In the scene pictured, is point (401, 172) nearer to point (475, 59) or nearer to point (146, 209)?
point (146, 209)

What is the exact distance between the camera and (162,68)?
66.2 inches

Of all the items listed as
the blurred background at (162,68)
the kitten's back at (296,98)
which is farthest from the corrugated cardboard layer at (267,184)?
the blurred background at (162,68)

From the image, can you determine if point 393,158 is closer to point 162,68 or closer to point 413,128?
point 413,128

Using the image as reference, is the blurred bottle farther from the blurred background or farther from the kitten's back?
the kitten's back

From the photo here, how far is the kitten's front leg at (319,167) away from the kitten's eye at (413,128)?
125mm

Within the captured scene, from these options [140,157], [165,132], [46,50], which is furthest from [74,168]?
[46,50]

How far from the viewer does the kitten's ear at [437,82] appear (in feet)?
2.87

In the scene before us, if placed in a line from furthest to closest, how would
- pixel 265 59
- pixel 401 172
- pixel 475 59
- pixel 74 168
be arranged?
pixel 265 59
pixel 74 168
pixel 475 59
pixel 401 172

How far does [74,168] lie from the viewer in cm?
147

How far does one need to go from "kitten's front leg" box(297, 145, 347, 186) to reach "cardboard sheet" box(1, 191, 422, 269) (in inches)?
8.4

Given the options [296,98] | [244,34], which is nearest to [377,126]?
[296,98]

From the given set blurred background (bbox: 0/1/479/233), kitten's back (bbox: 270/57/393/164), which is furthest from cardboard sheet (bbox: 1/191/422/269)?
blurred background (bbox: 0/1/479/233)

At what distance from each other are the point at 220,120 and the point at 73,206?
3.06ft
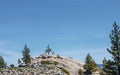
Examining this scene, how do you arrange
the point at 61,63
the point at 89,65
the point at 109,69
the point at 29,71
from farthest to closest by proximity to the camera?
the point at 61,63, the point at 89,65, the point at 29,71, the point at 109,69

■ ■ ■ ■ ■

> **WRITTEN EXERCISE**: Reproduce each of the items above word for word, leaving out the pictures.

> **REPLY TO THE EXERCISE**:
In the scene pictured, is point (401, 172) nearer to point (475, 59) or nearer to point (146, 209)?
point (146, 209)

What is the exact distance between the camera and (162,68)?
66.2 inches

Of all the items listed as
the blurred background at (162,68)
the kitten's back at (296,98)
which is farthest from the corrugated cardboard layer at (267,184)?
the blurred background at (162,68)

From the image, can you determine if point 393,158 is closer to point 162,68 or closer to point 413,128?
point 413,128

Using the image as reference, is the blurred bottle farther from the blurred background or farther from the kitten's back?
the kitten's back

From the photo here, how far is the kitten's front leg at (319,167) away from the kitten's eye at (413,128)?
125mm

Within the captured scene, from these options [140,157], [165,132], [46,50], which is furthest from [74,168]?
[46,50]

How far from the viewer does the kitten's ear at [437,82] appear (in feet)?
2.87

In the scene before us, if placed in a line from furthest to closest, how would
- pixel 265 59
- pixel 401 172
- pixel 475 59
- pixel 74 168
be arranged?
pixel 265 59
pixel 74 168
pixel 475 59
pixel 401 172

How far does [74,168] lie from the viewer in cm?
147

How far does one need to go from "kitten's front leg" box(297, 145, 347, 186) to reach "cardboard sheet" box(1, 191, 422, 269) (in inches)?
8.4

Given the options [296,98] | [244,34], which is nearest to [377,126]?
[296,98]

From the given set blurred background (bbox: 0/1/479/233), kitten's back (bbox: 270/57/393/164), which is furthest from cardboard sheet (bbox: 1/191/422/269)?
blurred background (bbox: 0/1/479/233)

At what distance from each other are the point at 220,120 and the point at 73,206?
3.06ft
Examining this scene, how do you arrange
the point at 61,63
the point at 89,65
the point at 109,69
the point at 29,71
from farthest to closest by proximity to the camera?
the point at 61,63, the point at 89,65, the point at 29,71, the point at 109,69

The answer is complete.